* _About this task_
Select, from the data, each line where "googleapis" occurs.

################

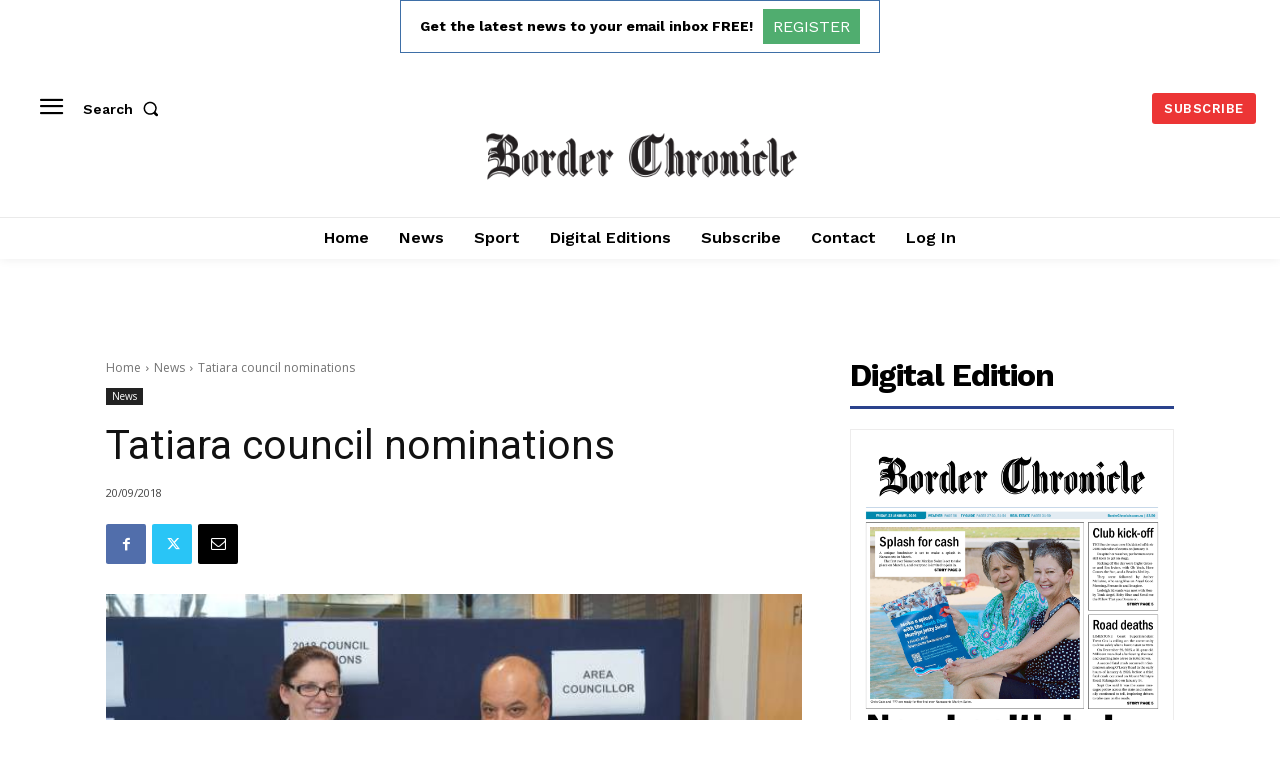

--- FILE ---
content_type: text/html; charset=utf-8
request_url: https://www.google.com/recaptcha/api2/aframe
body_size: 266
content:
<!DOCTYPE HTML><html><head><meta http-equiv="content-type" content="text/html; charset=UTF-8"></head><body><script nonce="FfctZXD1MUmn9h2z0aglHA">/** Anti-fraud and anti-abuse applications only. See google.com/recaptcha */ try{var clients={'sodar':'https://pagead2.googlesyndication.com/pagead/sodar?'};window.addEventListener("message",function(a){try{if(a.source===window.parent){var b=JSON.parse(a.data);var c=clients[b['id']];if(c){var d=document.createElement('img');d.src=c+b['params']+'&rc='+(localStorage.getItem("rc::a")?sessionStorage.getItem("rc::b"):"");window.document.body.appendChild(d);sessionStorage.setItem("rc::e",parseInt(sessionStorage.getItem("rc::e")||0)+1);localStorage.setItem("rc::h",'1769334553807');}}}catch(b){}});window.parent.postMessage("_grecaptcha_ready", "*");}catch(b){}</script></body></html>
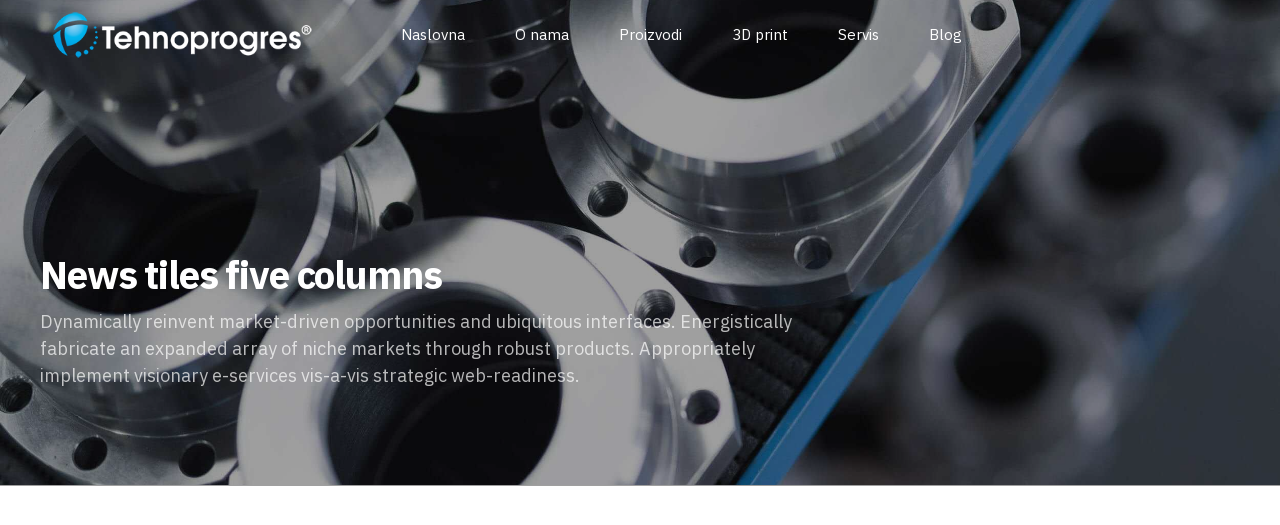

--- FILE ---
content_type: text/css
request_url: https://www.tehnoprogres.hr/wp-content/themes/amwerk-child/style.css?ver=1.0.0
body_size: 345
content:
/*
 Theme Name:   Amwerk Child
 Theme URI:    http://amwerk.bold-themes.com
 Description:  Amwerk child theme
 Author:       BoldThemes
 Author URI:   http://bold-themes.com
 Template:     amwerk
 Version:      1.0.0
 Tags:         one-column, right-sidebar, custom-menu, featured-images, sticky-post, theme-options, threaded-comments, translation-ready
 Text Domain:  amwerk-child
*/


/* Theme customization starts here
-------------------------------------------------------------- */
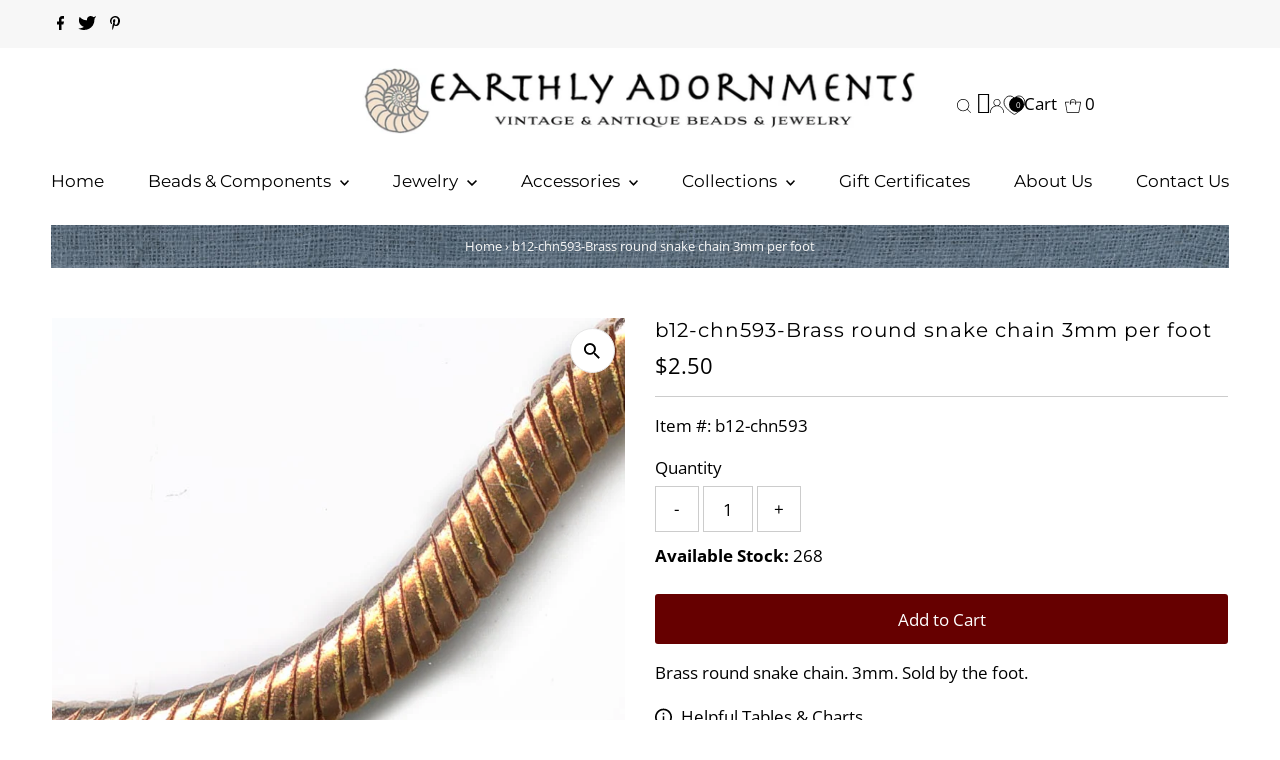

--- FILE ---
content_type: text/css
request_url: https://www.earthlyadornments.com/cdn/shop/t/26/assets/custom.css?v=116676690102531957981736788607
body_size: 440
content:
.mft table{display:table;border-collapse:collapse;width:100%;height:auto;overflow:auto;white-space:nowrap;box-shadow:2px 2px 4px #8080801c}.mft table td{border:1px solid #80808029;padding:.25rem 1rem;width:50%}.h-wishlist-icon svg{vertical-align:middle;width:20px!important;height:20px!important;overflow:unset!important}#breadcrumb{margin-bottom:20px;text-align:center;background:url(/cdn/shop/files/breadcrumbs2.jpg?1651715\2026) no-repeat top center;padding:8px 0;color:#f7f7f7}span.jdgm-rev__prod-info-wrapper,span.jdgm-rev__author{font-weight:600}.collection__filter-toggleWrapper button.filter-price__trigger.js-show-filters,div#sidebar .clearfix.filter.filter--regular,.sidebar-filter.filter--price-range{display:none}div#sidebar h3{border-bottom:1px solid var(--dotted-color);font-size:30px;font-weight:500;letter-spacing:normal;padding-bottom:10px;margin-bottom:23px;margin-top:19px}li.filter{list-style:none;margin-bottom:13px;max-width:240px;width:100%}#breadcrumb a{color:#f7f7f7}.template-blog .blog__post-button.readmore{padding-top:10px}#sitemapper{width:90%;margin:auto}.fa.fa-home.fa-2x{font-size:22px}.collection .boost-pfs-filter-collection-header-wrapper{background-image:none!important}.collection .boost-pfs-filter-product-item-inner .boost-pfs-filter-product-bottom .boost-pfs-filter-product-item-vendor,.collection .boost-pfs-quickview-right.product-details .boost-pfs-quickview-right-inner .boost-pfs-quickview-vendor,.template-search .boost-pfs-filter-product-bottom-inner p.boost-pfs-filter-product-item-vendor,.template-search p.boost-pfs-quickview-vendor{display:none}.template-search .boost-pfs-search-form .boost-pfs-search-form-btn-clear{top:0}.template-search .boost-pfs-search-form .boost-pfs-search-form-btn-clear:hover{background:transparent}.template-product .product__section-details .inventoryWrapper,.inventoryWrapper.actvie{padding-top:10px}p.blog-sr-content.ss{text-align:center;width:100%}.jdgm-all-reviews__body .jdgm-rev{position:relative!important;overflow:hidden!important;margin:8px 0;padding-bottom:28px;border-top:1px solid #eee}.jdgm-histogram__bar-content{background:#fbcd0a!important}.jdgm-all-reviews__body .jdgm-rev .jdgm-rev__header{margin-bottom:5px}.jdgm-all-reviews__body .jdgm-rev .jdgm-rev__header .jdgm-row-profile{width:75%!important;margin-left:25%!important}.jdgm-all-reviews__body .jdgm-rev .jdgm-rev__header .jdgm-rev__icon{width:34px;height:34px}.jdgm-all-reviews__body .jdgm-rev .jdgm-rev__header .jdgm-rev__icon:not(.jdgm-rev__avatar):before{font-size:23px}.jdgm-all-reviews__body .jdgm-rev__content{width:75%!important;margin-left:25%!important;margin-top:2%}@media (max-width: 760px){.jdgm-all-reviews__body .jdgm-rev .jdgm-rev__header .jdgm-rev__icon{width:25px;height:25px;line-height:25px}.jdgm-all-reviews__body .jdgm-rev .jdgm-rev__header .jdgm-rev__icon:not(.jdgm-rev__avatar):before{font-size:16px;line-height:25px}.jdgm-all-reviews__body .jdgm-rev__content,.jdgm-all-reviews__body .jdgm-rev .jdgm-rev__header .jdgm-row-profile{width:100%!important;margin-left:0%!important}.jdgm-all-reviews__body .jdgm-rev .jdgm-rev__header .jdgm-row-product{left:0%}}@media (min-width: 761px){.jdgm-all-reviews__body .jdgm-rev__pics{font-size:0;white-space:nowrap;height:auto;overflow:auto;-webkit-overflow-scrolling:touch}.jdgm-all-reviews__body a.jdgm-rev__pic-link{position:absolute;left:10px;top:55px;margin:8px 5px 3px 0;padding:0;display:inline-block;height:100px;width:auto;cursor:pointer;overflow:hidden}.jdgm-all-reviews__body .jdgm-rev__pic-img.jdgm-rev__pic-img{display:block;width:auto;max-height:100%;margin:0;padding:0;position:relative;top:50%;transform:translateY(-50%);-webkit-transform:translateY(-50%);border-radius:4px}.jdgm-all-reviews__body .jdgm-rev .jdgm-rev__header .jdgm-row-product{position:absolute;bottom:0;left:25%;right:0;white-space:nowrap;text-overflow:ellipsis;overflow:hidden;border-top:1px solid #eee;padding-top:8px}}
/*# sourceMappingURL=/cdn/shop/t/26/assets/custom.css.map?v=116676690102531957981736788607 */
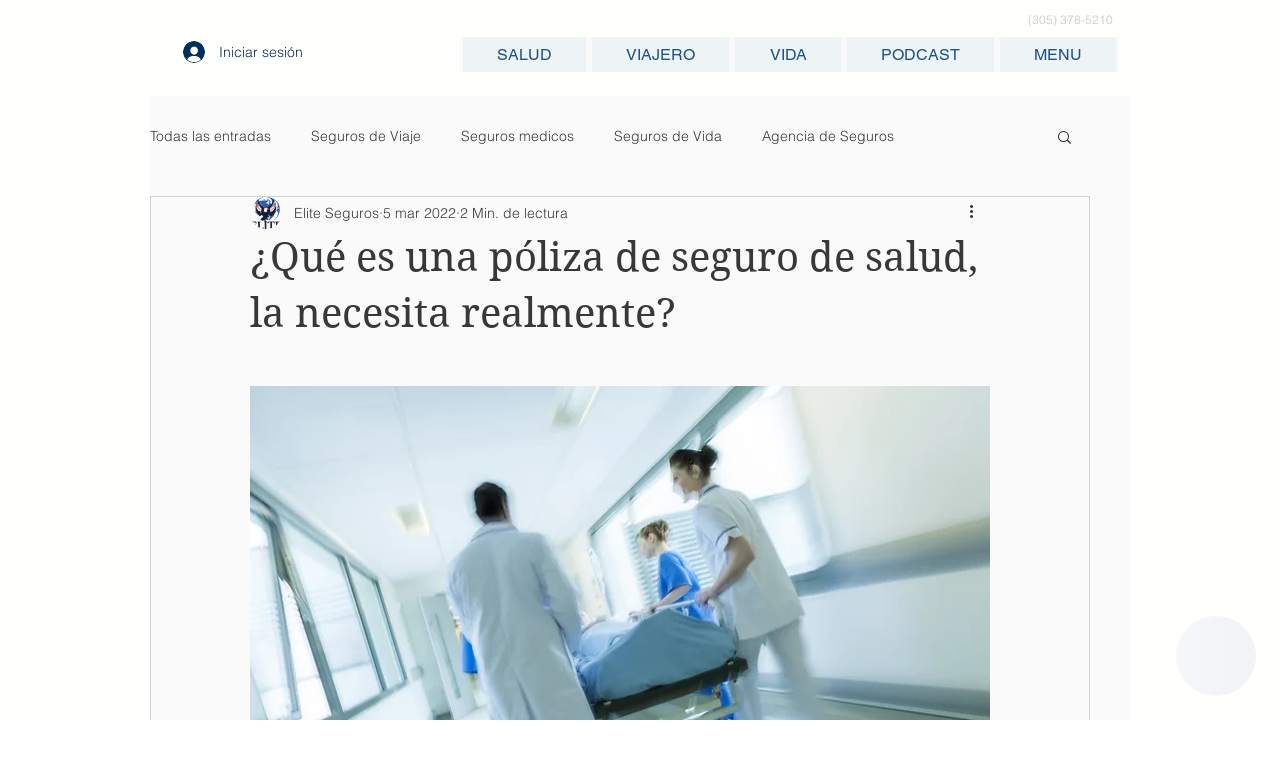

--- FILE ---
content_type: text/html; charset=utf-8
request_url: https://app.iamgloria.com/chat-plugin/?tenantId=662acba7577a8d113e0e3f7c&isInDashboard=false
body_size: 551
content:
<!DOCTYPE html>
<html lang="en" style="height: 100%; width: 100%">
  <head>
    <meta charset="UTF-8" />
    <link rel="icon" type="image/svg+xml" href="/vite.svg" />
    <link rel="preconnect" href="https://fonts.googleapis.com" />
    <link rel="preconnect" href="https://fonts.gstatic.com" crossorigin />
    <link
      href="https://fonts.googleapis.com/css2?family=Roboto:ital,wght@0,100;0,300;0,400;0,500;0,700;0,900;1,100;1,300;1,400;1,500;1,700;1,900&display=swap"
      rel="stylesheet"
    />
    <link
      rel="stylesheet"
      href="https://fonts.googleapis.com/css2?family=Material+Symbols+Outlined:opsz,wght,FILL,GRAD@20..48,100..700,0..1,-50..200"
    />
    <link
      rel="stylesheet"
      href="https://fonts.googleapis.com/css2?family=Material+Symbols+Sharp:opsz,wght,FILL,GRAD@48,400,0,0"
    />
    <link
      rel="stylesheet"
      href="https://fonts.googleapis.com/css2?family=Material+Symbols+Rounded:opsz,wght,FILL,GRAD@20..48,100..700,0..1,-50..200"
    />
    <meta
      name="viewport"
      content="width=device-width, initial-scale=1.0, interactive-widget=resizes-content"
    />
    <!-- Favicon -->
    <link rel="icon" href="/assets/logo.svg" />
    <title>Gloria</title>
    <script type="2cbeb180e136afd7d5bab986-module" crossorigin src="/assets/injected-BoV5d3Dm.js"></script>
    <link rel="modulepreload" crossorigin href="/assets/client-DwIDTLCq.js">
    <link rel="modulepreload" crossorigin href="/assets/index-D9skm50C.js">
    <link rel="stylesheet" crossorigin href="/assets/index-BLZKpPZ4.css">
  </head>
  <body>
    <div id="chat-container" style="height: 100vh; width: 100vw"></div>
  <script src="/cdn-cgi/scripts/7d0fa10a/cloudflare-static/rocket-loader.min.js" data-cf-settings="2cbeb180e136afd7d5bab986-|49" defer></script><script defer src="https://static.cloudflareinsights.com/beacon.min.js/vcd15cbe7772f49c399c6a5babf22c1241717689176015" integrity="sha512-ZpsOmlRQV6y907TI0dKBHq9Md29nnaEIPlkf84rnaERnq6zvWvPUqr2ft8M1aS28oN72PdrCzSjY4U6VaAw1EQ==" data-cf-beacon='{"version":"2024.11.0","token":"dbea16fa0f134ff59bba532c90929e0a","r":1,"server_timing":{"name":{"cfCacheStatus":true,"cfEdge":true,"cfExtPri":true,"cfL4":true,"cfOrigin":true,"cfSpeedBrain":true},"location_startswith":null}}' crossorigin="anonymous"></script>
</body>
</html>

################

* _Exercise answer_
    <link rel="preconnect" href="https://fonts.googleapis.com" />
      href="https://fonts.googleapis.com/css2?family=Roboto:ital,wght@0,100;0,300;0,400;0,500;0,700;0,900;1,100;1,300;1,400;1,500;1,700;1,900&display=swap"
      href="https://fonts.googleapis.com/css2?family=Material+Symbols+Outlined:opsz,wght,FILL,GRAD@20..48,100..700,0..1,-50..200"
      href="https://fonts.googleapis.com/css2?family=Material+Symbols+Sharp:opsz,wght,FILL,GRAD@48,400,0,0"
      href="https://fonts.googleapis.com/css2?family=Material+Symbols+Rounded:opsz,wght,FILL,GRAD@20..48,100..700,0..1,-50..200"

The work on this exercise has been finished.